• The task:
Write the entries out again. Each one must match exactly.

• Input records:
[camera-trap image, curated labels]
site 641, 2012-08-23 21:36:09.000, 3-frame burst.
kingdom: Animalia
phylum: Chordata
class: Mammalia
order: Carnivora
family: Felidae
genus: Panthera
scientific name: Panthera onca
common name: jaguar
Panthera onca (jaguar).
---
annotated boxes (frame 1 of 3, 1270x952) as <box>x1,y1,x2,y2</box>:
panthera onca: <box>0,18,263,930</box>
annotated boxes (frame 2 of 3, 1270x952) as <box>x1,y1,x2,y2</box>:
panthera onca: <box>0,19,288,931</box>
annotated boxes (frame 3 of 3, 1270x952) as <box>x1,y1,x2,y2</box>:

• Expected answer:
[camera-trap image, curated labels]
site 641, 2012-08-23 21:36:09.000, 3-frame burst.
kingdom: Animalia
phylum: Chordata
class: Mammalia
order: Carnivora
family: Felidae
genus: Panthera
scientific name: Panthera onca
common name: jaguar
Panthera onca (jaguar).
---
annotated boxes (frame 1 of 3, 1270x952) as <box>x1,y1,x2,y2</box>:
panthera onca: <box>0,18,263,930</box>
annotated boxes (frame 2 of 3, 1270x952) as <box>x1,y1,x2,y2</box>:
panthera onca: <box>0,19,288,931</box>
annotated boxes (frame 3 of 3, 1270x952) as <box>x1,y1,x2,y2</box>:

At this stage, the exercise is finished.